Ses mots furent salués de huées. On murmurait des insultes, à son encontre et celles de ses pairs, qui devenaient des cris.
— Je vais faire un bout de chemin avec vous, dit le médecin. Pas très loin, mes jambes me font parfois de sales coups. Mais je peux faire quelques pas à vos côtés.
Acquiesçant silencieusement, Jolimar reprit la route, la bride de son cheval à la main, le petit vieux à ses côtés.
Lorsqu'ils furent assez loin des murmures de la foule, le médecin lui glissa :
— Ils sont passés par ici, plus tôt, et sont remontés vers le nord. Ça ne m'étonnerait pas qu'à cette heure-ci, ils soient déjà à La Franche.
— Qui ça ?
— Des magiciens, je présume. Vous ne venez pas pour ça ?
Il fit une pause.
— Ce n'est pas pareil, là-bas.
— Vous savez ce qu'ils voulaient ?
— Ils n'en ont pas parlé.
Ils trottinèrent comme ça, en silence, sur quelques pas.
— Dites, comment s'appelle ce village ?
— Rivèle.
— Rivèle ? Je vois... Ce n'était pas comme ça, avant.

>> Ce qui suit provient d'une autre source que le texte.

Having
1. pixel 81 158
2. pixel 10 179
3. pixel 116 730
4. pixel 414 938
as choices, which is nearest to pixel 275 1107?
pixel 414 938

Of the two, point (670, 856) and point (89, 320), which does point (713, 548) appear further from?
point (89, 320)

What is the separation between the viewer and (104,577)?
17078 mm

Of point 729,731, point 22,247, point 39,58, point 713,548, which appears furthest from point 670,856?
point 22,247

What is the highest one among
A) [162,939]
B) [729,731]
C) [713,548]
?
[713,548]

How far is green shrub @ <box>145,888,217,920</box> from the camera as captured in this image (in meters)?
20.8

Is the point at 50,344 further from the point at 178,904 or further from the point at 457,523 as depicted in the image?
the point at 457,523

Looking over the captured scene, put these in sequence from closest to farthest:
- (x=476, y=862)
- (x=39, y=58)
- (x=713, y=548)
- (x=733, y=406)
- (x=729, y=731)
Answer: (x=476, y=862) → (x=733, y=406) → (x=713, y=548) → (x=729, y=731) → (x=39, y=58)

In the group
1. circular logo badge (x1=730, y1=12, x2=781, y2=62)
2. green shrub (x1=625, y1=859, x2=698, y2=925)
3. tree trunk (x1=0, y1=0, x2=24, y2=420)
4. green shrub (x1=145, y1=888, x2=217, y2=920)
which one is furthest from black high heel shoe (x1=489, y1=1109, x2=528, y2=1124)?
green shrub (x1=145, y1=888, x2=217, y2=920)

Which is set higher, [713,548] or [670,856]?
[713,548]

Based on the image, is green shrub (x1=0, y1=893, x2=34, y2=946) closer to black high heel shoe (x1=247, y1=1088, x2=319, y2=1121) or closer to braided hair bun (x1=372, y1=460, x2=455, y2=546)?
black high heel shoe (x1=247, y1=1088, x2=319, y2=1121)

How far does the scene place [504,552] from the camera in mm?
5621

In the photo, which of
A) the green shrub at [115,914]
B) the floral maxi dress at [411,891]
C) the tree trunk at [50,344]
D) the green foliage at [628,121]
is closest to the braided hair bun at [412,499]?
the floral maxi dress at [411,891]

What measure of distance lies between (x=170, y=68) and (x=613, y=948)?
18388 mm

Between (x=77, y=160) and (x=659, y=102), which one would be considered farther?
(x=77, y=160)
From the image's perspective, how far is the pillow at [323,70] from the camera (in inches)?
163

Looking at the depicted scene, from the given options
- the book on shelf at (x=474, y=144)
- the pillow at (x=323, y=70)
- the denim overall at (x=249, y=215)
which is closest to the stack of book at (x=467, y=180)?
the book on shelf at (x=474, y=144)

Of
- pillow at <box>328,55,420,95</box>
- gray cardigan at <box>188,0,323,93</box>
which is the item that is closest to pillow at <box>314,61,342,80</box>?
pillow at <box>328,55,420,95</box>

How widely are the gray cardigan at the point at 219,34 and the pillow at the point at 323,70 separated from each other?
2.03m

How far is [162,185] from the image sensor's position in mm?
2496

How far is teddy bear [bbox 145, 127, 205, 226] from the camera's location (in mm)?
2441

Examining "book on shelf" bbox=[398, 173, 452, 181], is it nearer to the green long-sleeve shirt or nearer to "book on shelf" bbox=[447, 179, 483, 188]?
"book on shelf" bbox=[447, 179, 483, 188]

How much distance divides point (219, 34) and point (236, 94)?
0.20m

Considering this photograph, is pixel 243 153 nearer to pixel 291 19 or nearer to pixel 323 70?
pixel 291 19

Ils s'éloignaient du village. Le médecin ralentissait. Il fit une pause, puis reprit.
Puis s'arrêta :
— Je vais vous laisser là...
Jolimar hocha la tête :
— Merci.
— Il n'y a pas de quoi. En chevauchant à bonne allure, vous serez à La Franche avant la nuit. Je vous déconseille de vous attarder. Au revoir.
Jolimar salua le médecin en silence, d'un signe du chef. Ce dernier ne bougeait plus ; indécis, il regardait tantôt d'un côté, tantôt de l'autre. Jolimar s'apprêter à remonter en selle, et sentait ses muscles le lancer.
— Vous savez, moi aussi parfois j'hésite à monter vers le nord...
Jolimar s'interrompit et se retourna. Le petit homme avait les yeux vagues, perdu quelque part vers l'horizon qui s'étiolait en bandes jaunes et oranges.
— Pourquoi pas aller à La Franche, justement... on dit qu'il fait encore bon vivre, par là-bas. Mais je suis vieux, et ils ont besoin de moi ici...
Il se tut et Jolimar eut un sourire compatissant pour le vieillard.
— Bon, adieu ; et bonne chance jusqu'à La Franche, suivez seulement la route et ne vous en écartez pas !
Tandis qu'il s'en retournait vers le village, Jolimar observait le médecin.
— Vous êtes un Graine, n'est-ce pas ?
Le médecin s'arrêta, et se tourna lentement.
— Un Graine ? chevrota-t-il.
— Vous soignez les gens, vous êtes magicien ?
— Je...oui...si on veut...
— Ils ne le savent pas, n'est-ce pas ?
Le médecin baissa la tête mais Jolimar devina sa tristesse. Les Graines, plus que les autres, se fondaient dans la masse des humains en gardant ce secret dont ils n'avaient même pas toujours conscience.
— Vous devriez venir à Fortmage. Vous seriez en sécurité...et respecté.
— Non. Ils ont besoin de moi, ici. Comment feraient-ils, autrement ? C'est déjà si difficile pour eux.
Jolimar opina silencieusement et grimpa sur sa jument, laissant là le médecin tourmenté.
Etdans le soleil couchant, il fonça en direction de La Franche.